When, as here, an experienced trial court finds the employer did not act with reasonable dispatch to stamp out outrageous discrimination we should be especially alert to apply the proper scope of review. The temptation is great, when reaching the crucial issue of employer’s response, to slip toward a de novo review. We should undertake a de novo review in this case only to the extent we are willing to do so in all discrimination cases.
III. Emotional Distress.
Substantial evidence also supports the trial court’s finding that Vaughn was severely distressed by the outrageous conduct. Indeed I find the evidence supporting this finding to be unusually strong. Vaughn was shown to be inordinately sensitive about his religious faith and strongly committed to it. The evidence indicates the religious harassment was devastating to him, and that he suffered serious physical problems as a result.

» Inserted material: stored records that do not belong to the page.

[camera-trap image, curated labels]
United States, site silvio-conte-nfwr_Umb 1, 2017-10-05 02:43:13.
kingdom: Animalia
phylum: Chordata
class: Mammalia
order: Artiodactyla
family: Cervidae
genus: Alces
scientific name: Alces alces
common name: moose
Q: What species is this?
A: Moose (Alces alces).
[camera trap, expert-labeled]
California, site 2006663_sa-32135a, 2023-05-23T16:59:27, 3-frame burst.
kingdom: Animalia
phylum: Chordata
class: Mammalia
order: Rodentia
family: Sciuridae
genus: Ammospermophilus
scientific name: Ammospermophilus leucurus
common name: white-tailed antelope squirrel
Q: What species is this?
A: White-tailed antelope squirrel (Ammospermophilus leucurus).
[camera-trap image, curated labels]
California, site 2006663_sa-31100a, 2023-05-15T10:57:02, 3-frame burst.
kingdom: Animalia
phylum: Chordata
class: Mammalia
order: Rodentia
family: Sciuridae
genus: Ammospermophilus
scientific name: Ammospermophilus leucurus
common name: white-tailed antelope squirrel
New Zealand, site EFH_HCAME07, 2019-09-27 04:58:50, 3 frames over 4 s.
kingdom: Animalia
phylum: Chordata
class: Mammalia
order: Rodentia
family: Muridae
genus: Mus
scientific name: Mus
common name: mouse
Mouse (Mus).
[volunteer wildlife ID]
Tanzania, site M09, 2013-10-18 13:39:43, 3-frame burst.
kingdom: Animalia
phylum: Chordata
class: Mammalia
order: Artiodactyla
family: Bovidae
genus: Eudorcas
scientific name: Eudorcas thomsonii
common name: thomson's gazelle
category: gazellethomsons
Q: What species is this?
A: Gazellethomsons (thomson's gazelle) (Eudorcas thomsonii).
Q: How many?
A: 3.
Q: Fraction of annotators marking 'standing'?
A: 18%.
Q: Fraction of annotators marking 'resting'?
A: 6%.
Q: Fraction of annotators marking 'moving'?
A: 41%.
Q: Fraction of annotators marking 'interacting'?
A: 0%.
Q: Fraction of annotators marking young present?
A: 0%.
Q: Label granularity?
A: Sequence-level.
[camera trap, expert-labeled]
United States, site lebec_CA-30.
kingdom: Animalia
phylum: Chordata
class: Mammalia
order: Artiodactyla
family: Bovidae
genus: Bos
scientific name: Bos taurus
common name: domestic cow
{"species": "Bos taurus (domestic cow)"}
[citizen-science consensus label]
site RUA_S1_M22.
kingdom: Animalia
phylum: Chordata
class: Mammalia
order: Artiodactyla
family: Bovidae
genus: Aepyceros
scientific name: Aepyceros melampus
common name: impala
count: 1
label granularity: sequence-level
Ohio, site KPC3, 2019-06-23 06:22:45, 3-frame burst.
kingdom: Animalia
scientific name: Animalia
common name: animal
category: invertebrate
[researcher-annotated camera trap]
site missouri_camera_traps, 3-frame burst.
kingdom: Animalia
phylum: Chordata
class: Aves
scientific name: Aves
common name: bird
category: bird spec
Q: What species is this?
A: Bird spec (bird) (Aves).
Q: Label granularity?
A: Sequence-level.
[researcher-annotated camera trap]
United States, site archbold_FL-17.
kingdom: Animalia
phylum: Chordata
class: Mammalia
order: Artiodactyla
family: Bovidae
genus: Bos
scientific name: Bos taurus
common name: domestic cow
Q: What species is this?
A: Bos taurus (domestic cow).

The majority reviews this evidence, I respectfully suggest, on a de novo basis and disagrees with it. Apparently in the belief Vaughn was impeached by it, the majority places great weight on Vaughn’s answer to one question. It concerned his reaction to Mueller’s anti-Catholic statement: “I never really thought about it.”
We instruct jurors in their fact-finding duties not to disregard the testimony of an impeached witness if they otherwise believe the witness’s testimony to be true. The trial court here was entitled to do the same.
Because of its holdings the majority did not reach questions which I also do not address. It is enough here to state my
LAVORATO and NEUMAN, JJ., join this dissent.